=== Written problem ===
Locate every line of the records that contains the string "camera" and copy each of those lines. Treat uppercase and lowercase letters as different.

--- Begin Material shown ---

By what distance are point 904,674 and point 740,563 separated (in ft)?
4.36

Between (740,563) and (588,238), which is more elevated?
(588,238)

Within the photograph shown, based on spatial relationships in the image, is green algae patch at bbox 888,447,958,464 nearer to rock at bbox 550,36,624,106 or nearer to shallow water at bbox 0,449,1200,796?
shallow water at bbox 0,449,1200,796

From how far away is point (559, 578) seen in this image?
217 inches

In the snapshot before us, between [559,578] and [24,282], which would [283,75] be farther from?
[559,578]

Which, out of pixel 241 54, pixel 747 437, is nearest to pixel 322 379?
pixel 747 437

--- End Material shown ---
--- Begin Material shown ---

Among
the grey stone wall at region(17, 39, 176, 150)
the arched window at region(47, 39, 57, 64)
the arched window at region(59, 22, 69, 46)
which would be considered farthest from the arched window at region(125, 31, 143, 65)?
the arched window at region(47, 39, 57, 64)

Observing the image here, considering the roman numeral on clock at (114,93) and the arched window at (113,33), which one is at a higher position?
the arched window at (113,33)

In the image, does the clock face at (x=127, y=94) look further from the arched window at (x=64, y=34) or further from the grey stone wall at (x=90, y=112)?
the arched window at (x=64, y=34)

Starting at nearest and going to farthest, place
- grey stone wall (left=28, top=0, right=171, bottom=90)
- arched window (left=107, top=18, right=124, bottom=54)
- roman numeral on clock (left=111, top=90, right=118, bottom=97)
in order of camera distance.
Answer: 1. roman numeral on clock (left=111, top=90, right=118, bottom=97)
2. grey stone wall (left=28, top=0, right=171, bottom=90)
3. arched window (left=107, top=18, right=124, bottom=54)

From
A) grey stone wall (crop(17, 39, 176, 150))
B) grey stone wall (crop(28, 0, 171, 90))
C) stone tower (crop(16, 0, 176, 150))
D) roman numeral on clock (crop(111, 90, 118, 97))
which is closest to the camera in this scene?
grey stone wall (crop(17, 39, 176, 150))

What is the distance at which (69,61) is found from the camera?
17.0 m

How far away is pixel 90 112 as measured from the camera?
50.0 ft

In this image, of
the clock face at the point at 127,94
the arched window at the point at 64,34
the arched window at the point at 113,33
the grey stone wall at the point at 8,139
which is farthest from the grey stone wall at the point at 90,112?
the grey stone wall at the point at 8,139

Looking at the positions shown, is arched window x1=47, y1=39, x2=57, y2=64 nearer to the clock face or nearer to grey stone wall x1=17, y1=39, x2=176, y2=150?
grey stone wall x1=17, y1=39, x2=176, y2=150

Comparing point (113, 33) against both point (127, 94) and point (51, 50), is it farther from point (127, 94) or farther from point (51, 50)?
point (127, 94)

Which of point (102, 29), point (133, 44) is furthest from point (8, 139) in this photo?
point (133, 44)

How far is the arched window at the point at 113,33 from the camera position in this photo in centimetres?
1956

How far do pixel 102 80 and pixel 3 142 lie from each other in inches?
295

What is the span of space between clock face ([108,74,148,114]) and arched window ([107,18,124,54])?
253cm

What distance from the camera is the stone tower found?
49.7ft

--- End Material shown ---

=== Right answer ===
in order of camera distance.
which is closest to the camera in this scene?
What is the distance at which (69,61) is found from the camera?
How far away is pixel 90 112 as measured from the camera?
How far is the arched window at the point at 113,33 from the camera position in this photo in centimetres?
What distance from the camera is the stone tower found?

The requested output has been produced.